• Given exercise A: Retype the forum thread about Chinese in science, starting with "Is it really" and going on through "from the 1990’s.".
• Given exercise B:
Answer these questions from the forum thread about Chinese in science:
(i) Which country did people have similar feelings about in the '80s?
(ii) Who was the main force behind pinyin?
(iii) On what date was the first draft published?
• Given exercise C: Continue the forum thread about Chinese in science from its last post.

• Page extract:
• • • •

So, when will we write Science papers in Chinese?

Is it really all that certain that China is about to take over the world? Maybe it was just dumb rednecks talking out of their asses at the time, but I remember people expressing similar feelings about Japan in the '80s, and that obviously never happened.

The discussion is not about China taking over the world. The discussion is about the world will ever need to switch to English in Science, voluntarily, just to keep participating in first class science.

according to wiki it was to make Chinese easier to learn and to drive standard pronunciation. In 1950 heck even 1980, most of China spoke local dialects. Mandarin usage as the linga franca really took off from the 1990’s.

In 1954, the Ministry of Education of the People’s Republic of China (PRC) created a Committee for the Reform of the Chinese Written Language. This committee developed Hanyu pinyin based upon several preexisting systems: (Gwoyeu Romatzyh of 1928, Latinxua Sin Wenz of 1931, and the diacritic markings from zhuyin).[6] The main force behind pinyin was Zhou Youguang.[7] Zhou was working in a New York bank when he decided to return to China to help rebuild the country after the Korean War. He became an economics professor in Shanghai and was assigned[8] to help the development of a new romanization system.

A first draft was published on February 12, 1956. The first edition of Hanyu pinyin was approved and adopted at the Fifth Session of the 1st National People’s Congress on February 11, 1958. It was then introduced to primary schools as a way to teach Standard Mandarin pronunciation and used to improve the literacy rate among adults. In 2001, the Chinese Government issued the National Common Language Law, providing a legal basis for applying pinyin.[9]

He remained *married *to a Russian his entire life. Obviously, she subverted him from the revolution with her physical charms and made him (and by extension the rebellious largest island in China) just a puppet of the imperialist Russian bear. Or are you just a lap dog of the imperialist Americans? Discuss amongst yourselves. :slight_smile:

Well, you knew what I meant. I obviously wasn’t talking about the Chinese army marching down 5th Avenue. A cultural, economic, and linguistic “takeover” similar to what the US did in the 20th century is what everyone’s buzzing about.

• • • •

• Data listing:
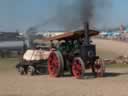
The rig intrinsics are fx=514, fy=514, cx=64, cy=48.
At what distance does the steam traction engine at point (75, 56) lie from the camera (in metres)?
20.6

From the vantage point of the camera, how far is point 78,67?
20.7 m

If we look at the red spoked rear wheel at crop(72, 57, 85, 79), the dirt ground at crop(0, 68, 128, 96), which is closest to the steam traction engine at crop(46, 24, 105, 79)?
the red spoked rear wheel at crop(72, 57, 85, 79)

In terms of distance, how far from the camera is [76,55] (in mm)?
21219

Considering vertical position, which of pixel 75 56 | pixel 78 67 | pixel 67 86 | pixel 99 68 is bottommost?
pixel 67 86

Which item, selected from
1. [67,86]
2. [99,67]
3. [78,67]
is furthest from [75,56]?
[67,86]

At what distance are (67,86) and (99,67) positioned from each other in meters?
3.84

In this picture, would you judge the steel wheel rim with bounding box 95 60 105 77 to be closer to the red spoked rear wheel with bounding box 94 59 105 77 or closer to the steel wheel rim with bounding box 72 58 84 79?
the red spoked rear wheel with bounding box 94 59 105 77

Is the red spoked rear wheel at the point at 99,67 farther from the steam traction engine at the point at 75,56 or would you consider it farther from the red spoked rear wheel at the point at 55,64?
the red spoked rear wheel at the point at 55,64

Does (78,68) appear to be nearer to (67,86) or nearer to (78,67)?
(78,67)

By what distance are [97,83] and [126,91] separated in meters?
2.77

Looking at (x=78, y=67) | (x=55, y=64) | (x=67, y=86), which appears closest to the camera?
(x=67, y=86)

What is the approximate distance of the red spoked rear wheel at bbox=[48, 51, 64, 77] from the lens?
2148 centimetres

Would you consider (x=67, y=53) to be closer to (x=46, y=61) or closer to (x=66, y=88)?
(x=46, y=61)

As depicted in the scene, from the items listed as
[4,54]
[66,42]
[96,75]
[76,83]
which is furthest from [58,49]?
[4,54]
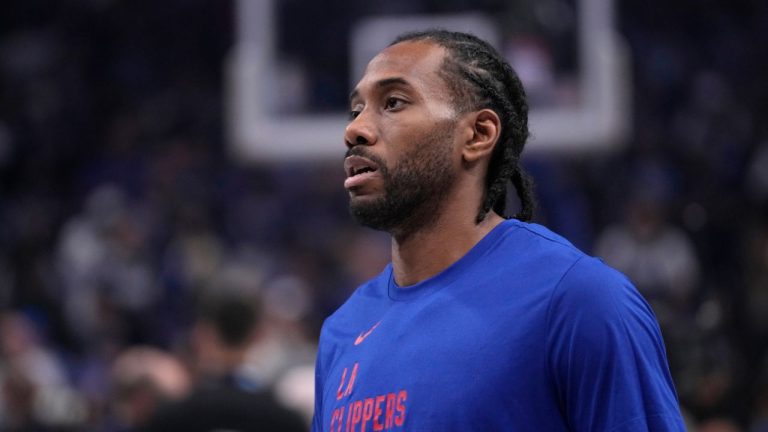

• • • •

• Response A:
Is it really all that certain that China is about to take over the world? Maybe it was just dumb rednecks talking out of their asses at the time, but I remember people expressing similar feelings about Japan in the '80s, and that obviously never happened.

The discussion is not about China taking over the world. The discussion is about the world will ever need to switch to English in Science, voluntarily, just to keep participating in first class science.

according to wiki it was to make Chinese easier to learn and to drive standard pronunciation. In 1950 heck even 1980, most of China spoke local dialects. Mandarin usage as the linga franca really took off from the 1990’s.

• Response B:
(i) Japan
(ii) Zhou Youguang
(iii) February 12, 1956

• Response C:
People buzz like bees over bullshit.

China has no chance in hell, at this point, of becoming the next economic superpower because it doesn’t have a demand-fueled consumerist economy. It’s been using America that, but that only works while China is appropriately small. The Chinese themselves are gaga about saving and not spending their money.

That may yet change. So watch for that. But at this point it ain’t looking good.

You are quite misinformed about China. Internal demand is huge and a very substantial part of the economy. I know Americans like to think China is making a living off American scraps but it just ain’t so.

China is building infrastructure like crazy. Chinese people are buying stuff like crazy. China is the #1 market for cell phones. The biggest telecomm companies are Chinese. Contrary to what many people believe, there is probably not a single American phone company among the top ten worldwide while there are two or three Chinese. The market for appliances and electronics is probably bigger than America’s.

I work in the telecomm field and I can tell you their internal demand is just huge. Every time our production was delayed because the production lines were busy with another product it was always products for the Chinese market not for export.

For the last ten years I keep reading predictions about how China is somehow going to hit a glass ceiling and will not go above that. But it never happens.

I think China is well on its way to becoming a world class economic power. Unless they would do something really stuid or crazy (and you never know, nobody would have predicted America following GWB) I think the path they are following is very good and will lead to China’s economy surpassing that of America in the next 25~30 years.

Note that they are not only building shit, like Japan before them, they are designing and developing and learning. When I was a kid Japanese products were considered inferior and people laughed at the notion that they could ever compete with Germany or America. And while we were laughing at them the Japanese beat us at our own game. I expect pretty much the same to happen with China. And I think it is good and to be welcomed, not feared. They will be a huge market in both supply and demand. And that is good.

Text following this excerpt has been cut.